__Stored items from a collection__:

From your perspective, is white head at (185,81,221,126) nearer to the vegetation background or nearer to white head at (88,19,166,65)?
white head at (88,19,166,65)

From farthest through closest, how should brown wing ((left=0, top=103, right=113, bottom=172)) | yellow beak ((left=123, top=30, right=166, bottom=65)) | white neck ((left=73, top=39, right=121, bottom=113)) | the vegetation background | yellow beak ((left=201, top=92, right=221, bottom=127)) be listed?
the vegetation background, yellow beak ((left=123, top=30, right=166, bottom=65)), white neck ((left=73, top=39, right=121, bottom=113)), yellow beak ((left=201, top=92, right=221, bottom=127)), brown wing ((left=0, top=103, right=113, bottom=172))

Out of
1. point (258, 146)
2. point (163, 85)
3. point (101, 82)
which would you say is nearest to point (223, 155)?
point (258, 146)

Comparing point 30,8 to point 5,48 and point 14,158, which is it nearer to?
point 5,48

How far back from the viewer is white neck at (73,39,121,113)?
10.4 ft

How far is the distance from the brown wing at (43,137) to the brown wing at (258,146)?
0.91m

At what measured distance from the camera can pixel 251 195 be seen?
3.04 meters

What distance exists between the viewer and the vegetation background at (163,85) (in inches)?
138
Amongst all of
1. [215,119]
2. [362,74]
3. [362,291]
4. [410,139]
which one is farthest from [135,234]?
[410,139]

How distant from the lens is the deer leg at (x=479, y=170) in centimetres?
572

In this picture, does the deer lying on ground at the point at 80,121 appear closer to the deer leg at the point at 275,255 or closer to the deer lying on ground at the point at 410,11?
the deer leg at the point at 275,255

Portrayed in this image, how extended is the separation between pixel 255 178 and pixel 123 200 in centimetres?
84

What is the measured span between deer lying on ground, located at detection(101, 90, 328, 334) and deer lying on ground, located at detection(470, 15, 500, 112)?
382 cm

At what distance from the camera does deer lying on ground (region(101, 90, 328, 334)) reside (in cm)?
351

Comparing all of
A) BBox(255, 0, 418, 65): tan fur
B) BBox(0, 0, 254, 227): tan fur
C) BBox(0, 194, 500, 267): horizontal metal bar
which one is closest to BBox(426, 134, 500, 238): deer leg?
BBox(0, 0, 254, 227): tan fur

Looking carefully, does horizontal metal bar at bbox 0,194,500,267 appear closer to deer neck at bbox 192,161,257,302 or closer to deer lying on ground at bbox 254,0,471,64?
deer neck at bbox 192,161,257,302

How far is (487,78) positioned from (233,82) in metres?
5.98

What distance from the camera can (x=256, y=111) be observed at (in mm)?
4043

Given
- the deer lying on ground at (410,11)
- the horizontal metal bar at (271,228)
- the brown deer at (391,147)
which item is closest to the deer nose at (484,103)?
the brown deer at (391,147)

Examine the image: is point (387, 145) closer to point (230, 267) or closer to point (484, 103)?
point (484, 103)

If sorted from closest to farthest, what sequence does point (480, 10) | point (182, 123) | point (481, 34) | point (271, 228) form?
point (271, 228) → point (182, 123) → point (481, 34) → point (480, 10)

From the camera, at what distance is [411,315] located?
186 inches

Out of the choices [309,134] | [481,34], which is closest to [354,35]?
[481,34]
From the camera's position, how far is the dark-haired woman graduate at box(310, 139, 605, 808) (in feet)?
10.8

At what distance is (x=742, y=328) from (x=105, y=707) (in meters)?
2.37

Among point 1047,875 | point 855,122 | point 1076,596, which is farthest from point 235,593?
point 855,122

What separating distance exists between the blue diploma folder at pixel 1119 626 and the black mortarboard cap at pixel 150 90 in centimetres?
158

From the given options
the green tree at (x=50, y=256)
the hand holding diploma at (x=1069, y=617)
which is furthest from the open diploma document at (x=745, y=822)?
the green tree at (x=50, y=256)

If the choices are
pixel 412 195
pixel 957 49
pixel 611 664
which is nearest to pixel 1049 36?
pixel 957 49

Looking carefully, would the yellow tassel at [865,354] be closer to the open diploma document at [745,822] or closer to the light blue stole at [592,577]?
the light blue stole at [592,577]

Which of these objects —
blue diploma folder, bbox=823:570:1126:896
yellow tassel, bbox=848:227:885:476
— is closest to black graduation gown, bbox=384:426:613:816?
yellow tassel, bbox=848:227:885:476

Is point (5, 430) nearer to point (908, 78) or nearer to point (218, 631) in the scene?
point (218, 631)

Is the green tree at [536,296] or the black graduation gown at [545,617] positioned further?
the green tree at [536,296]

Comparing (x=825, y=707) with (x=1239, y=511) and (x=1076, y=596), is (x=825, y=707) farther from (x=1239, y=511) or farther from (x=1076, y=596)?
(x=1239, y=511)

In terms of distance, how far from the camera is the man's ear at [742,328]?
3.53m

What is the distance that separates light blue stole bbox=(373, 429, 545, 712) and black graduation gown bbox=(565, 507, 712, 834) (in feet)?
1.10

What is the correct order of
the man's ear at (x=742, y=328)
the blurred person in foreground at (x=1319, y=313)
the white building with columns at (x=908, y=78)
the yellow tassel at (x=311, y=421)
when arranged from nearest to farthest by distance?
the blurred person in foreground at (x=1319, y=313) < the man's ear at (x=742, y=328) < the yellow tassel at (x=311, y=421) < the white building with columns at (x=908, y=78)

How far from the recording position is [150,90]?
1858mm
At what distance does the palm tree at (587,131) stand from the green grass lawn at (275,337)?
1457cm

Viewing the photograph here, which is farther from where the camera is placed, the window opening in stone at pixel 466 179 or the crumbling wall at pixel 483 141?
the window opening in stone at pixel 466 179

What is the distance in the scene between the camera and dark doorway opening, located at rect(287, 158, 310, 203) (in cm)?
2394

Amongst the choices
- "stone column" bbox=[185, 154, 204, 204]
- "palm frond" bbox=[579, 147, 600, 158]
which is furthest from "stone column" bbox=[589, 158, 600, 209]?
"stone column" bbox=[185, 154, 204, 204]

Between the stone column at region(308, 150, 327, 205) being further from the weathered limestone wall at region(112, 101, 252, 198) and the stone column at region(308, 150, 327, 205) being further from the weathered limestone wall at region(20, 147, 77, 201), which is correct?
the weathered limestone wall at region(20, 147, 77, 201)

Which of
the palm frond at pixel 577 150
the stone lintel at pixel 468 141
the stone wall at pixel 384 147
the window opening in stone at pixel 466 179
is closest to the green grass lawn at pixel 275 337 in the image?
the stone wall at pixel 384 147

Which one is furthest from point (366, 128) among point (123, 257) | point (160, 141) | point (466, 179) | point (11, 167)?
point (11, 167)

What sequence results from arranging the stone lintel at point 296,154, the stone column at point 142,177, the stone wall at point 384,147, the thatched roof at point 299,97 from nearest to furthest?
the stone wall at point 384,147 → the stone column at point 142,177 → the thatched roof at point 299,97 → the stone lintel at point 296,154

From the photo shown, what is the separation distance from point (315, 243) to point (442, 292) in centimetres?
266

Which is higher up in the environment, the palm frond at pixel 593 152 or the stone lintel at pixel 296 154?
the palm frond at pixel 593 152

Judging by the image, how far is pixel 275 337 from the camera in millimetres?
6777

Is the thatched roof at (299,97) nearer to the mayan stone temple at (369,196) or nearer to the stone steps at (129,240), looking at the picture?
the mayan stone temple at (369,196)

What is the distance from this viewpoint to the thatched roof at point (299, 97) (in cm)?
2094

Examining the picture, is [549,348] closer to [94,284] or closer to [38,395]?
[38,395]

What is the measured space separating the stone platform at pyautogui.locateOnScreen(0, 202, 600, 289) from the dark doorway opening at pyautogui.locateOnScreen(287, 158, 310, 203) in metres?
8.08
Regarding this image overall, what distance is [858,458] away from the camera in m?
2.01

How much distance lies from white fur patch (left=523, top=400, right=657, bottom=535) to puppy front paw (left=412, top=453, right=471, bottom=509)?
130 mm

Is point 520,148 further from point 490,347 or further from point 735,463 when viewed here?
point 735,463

__WHAT THE EXERCISE ASKS__:
Set all of the records down again, exactly as they stand.

__ANSWER TO THE TASK__:
From your perspective, is white head at (185,81,221,126) nearer to the vegetation background or nearer to white head at (88,19,166,65)?
white head at (88,19,166,65)

From farthest through closest, how should brown wing ((left=0, top=103, right=113, bottom=172)) | yellow beak ((left=123, top=30, right=166, bottom=65)) | white neck ((left=73, top=39, right=121, bottom=113)) | the vegetation background | yellow beak ((left=201, top=92, right=221, bottom=127)) be listed?
the vegetation background, yellow beak ((left=123, top=30, right=166, bottom=65)), white neck ((left=73, top=39, right=121, bottom=113)), yellow beak ((left=201, top=92, right=221, bottom=127)), brown wing ((left=0, top=103, right=113, bottom=172))

Out of
1. point (258, 146)
2. point (163, 85)
3. point (101, 82)
which would you say is nearest to point (223, 155)?
point (258, 146)

Comparing point 30,8 to point 5,48 and point 14,158, which is it nearer to?
point 5,48

How far back from the viewer is white neck at (73,39,121,113)?
10.4 ft

How far is the distance from the brown wing at (43,137) to the brown wing at (258,146)?
0.91m

At what measured distance from the camera can pixel 251 195 be seen?
3.04 meters

What distance exists between the viewer and the vegetation background at (163,85) (in inches)?
138
Amongst all of
1. [215,119]
2. [362,74]
3. [362,291]
4. [410,139]
which one is farthest from [135,234]?
[410,139]

How distant from the lens is the deer leg at (x=479, y=170) in centimetres?
572

In this picture, does the deer lying on ground at the point at 80,121 appear closer to the deer leg at the point at 275,255 or closer to the deer lying on ground at the point at 410,11?
the deer leg at the point at 275,255

Portrayed in this image, how extended is the separation between pixel 255 178 and pixel 123 200 in centimetres?
84

What is the measured span between deer lying on ground, located at detection(101, 90, 328, 334) and deer lying on ground, located at detection(470, 15, 500, 112)?
382 cm

At what distance from the camera does deer lying on ground (region(101, 90, 328, 334)) reside (in cm)?
351

Comparing all of
A) BBox(255, 0, 418, 65): tan fur
B) BBox(0, 0, 254, 227): tan fur
C) BBox(0, 194, 500, 267): horizontal metal bar
which one is closest to BBox(426, 134, 500, 238): deer leg?
BBox(0, 0, 254, 227): tan fur

Looking carefully, does horizontal metal bar at bbox 0,194,500,267 appear closer to deer neck at bbox 192,161,257,302 or closer to deer lying on ground at bbox 254,0,471,64?
deer neck at bbox 192,161,257,302

How far is (487,78) positioned from (233,82) in metres?
5.98

What distance from the camera can (x=256, y=111) be observed at (in mm)?
4043

Given
- the deer lying on ground at (410,11)
- the horizontal metal bar at (271,228)
- the brown deer at (391,147)
which item is closest to the deer nose at (484,103)?
the brown deer at (391,147)

Examine the image: is point (387, 145) closer to point (230, 267) or closer to point (484, 103)?
point (484, 103)

If sorted from closest to farthest, what sequence does point (480, 10) | point (182, 123) | point (481, 34) | point (271, 228) form?
point (271, 228) → point (182, 123) → point (481, 34) → point (480, 10)

From the camera, at what distance is [411,315] located?
186 inches

Out of the choices [309,134] | [481,34], which is closest to [354,35]?
[481,34]
From the camera's position, how far is the dark-haired woman graduate at box(310, 139, 605, 808) (in feet)?
10.8

At what distance is (x=742, y=328) from (x=105, y=707) (in meters)?
2.37

Among point 1047,875 | point 855,122 | point 1076,596, which is farthest from point 235,593?
point 855,122

What separating distance exists between the blue diploma folder at pixel 1119 626 and the black mortarboard cap at pixel 150 90 in centimetres?
158

From the given options
the green tree at (x=50, y=256)
the hand holding diploma at (x=1069, y=617)
which is furthest from the open diploma document at (x=745, y=822)?
the green tree at (x=50, y=256)

If the choices are
pixel 412 195
pixel 957 49
pixel 611 664
which is nearest to pixel 1049 36?
pixel 957 49

Looking carefully, would the yellow tassel at [865,354] be closer to the open diploma document at [745,822] or closer to the light blue stole at [592,577]?
the light blue stole at [592,577]

Which of these objects —
blue diploma folder, bbox=823:570:1126:896
yellow tassel, bbox=848:227:885:476
— is closest to black graduation gown, bbox=384:426:613:816?
yellow tassel, bbox=848:227:885:476

Is point (5, 430) nearer to point (908, 78) or nearer to point (218, 631) in the scene?
point (218, 631)

Is the green tree at [536,296] or the black graduation gown at [545,617] positioned further?
the green tree at [536,296]

Comparing (x=825, y=707) with (x=1239, y=511) and (x=1076, y=596), is (x=825, y=707) farther from (x=1239, y=511) or farther from (x=1076, y=596)?
(x=1239, y=511)

In terms of distance, how far from the camera is the man's ear at [742,328]?
3.53m

What is the distance that separates light blue stole bbox=(373, 429, 545, 712) and black graduation gown bbox=(565, 507, 712, 834) (in feet)?
1.10

What is the correct order of
the man's ear at (x=742, y=328)
the blurred person in foreground at (x=1319, y=313)
the white building with columns at (x=908, y=78)
the yellow tassel at (x=311, y=421)
when arranged from nearest to farthest by distance?
the blurred person in foreground at (x=1319, y=313) < the man's ear at (x=742, y=328) < the yellow tassel at (x=311, y=421) < the white building with columns at (x=908, y=78)

How far from the recording position is [150,90]?
1858mm
At what distance does the palm tree at (587,131) stand from the green grass lawn at (275,337)?
1457cm

Viewing the photograph here, which is farther from where the camera is placed, the window opening in stone at pixel 466 179 or the crumbling wall at pixel 483 141?
the window opening in stone at pixel 466 179

What is the distance in the scene between the camera and dark doorway opening, located at rect(287, 158, 310, 203) (in cm)?
2394

Amongst the choices
- "stone column" bbox=[185, 154, 204, 204]
- "palm frond" bbox=[579, 147, 600, 158]
which is furthest from "stone column" bbox=[589, 158, 600, 209]?
"stone column" bbox=[185, 154, 204, 204]

Between the stone column at region(308, 150, 327, 205) being further from the weathered limestone wall at region(112, 101, 252, 198) and the stone column at region(308, 150, 327, 205) being further from the weathered limestone wall at region(20, 147, 77, 201), which is correct?
the weathered limestone wall at region(20, 147, 77, 201)

Which of
the palm frond at pixel 577 150
the stone lintel at pixel 468 141
the stone wall at pixel 384 147
the window opening in stone at pixel 466 179
is closest to the green grass lawn at pixel 275 337 in the image?
the stone wall at pixel 384 147

Which one is furthest from point (366, 128) among point (123, 257) | point (160, 141) | point (466, 179) | point (11, 167)?
point (11, 167)

What sequence results from arranging the stone lintel at point 296,154, the stone column at point 142,177, the stone wall at point 384,147, the thatched roof at point 299,97 from nearest to furthest?
the stone wall at point 384,147 → the stone column at point 142,177 → the thatched roof at point 299,97 → the stone lintel at point 296,154

From the photo shown, what is the separation distance from point (315, 243) to point (442, 292) in centimetres?
266

Which is higher up in the environment, the palm frond at pixel 593 152 or the stone lintel at pixel 296 154?
the palm frond at pixel 593 152

Judging by the image, how far is pixel 275 337 from the camera in millimetres?
6777

Is the thatched roof at (299,97) nearer to the mayan stone temple at (369,196) or nearer to the stone steps at (129,240), looking at the picture?
the mayan stone temple at (369,196)

What is the distance from this viewpoint to the thatched roof at point (299, 97) (in cm)?
2094

Examining the picture, is [549,348] closer to [94,284] or closer to [38,395]?
[38,395]

What is the measured space separating the stone platform at pyautogui.locateOnScreen(0, 202, 600, 289) from the dark doorway opening at pyautogui.locateOnScreen(287, 158, 310, 203) in metres?
8.08
Regarding this image overall, what distance is [858,458] away from the camera in m?
2.01

How much distance lies from white fur patch (left=523, top=400, right=657, bottom=535) to puppy front paw (left=412, top=453, right=471, bottom=509)?
130 mm

Is point 520,148 further from point 490,347 or further from point 735,463 when viewed here?
point 735,463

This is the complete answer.